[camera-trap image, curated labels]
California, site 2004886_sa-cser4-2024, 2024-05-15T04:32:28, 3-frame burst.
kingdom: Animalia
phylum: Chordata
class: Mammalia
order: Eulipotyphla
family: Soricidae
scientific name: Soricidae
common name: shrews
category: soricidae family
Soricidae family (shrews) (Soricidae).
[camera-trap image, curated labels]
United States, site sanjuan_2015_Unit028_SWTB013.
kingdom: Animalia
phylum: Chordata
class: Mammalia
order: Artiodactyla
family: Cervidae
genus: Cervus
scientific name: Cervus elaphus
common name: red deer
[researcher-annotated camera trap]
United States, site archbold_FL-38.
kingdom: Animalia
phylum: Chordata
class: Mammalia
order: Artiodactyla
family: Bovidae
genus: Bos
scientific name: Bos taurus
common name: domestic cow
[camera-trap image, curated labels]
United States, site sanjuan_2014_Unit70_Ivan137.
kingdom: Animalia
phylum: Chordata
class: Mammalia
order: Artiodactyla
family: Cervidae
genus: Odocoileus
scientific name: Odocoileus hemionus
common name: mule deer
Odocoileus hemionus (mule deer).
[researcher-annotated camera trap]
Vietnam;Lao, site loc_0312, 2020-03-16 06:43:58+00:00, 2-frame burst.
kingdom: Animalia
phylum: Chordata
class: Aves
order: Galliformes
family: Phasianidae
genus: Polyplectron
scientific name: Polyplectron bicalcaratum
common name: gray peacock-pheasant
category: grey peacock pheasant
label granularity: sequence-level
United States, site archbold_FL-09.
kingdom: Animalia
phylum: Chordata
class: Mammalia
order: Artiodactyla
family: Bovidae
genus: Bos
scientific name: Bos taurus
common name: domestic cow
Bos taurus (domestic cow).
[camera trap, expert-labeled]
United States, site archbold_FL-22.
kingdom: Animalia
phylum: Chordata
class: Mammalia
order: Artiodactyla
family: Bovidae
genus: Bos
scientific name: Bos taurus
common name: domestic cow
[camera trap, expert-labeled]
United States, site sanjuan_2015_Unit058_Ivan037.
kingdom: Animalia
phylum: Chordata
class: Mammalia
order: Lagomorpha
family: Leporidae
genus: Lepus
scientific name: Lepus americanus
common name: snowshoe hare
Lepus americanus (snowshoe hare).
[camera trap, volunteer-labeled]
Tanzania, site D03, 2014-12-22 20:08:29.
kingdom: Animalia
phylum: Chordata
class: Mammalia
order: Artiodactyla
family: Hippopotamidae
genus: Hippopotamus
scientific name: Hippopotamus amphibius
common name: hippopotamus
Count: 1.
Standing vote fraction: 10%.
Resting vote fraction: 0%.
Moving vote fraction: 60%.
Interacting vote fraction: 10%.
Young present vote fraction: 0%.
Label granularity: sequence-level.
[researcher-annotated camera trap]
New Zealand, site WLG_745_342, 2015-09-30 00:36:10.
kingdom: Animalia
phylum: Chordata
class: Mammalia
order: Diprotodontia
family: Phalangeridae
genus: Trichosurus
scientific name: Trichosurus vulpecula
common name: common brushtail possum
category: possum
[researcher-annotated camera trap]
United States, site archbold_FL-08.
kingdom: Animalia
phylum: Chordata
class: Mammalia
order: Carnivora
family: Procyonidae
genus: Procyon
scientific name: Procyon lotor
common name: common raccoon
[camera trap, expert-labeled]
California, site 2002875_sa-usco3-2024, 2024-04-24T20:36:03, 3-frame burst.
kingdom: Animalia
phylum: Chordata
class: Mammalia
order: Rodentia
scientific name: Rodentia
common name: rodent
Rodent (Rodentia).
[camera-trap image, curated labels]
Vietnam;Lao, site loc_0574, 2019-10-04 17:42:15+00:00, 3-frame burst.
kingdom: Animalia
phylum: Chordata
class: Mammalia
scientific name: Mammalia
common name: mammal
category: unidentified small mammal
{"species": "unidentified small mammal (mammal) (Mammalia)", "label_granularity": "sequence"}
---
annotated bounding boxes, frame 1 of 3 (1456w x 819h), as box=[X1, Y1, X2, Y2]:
▬▬▬
**Required work:**
Every line from the one that contains "common name: common raccoon" down to and including the last line of the records above must be set down exactly, with nothing else.

**Response area:**
common name: common raccoon
[camera trap, expert-labeled]
California, site 2002875_sa-usco3-2024, 2024-04-24T20:36:03, 3-frame burst.
kingdom: Animalia
phylum: Chordata
class: Mammalia
order: Rodentia
scientific name: Rodentia
common name: rodent
Rodent (Rodentia).
[camera-trap image, curated labels]
Vietnam;Lao, site loc_0574, 2019-10-04 17:42:15+00:00, 3-frame burst.
kingdom: Animalia
phylum: Chordata
class: Mammalia
scientific name: Mammalia
common name: mammal
category: unidentified small mammal
{"species": "unidentified small mammal (mammal) (Mammalia)", "label_granularity": "sequence"}
---
annotated bounding boxes, frame 1 of 3 (1456w x 819h), as box=[X1, Y1, X2, Y2]:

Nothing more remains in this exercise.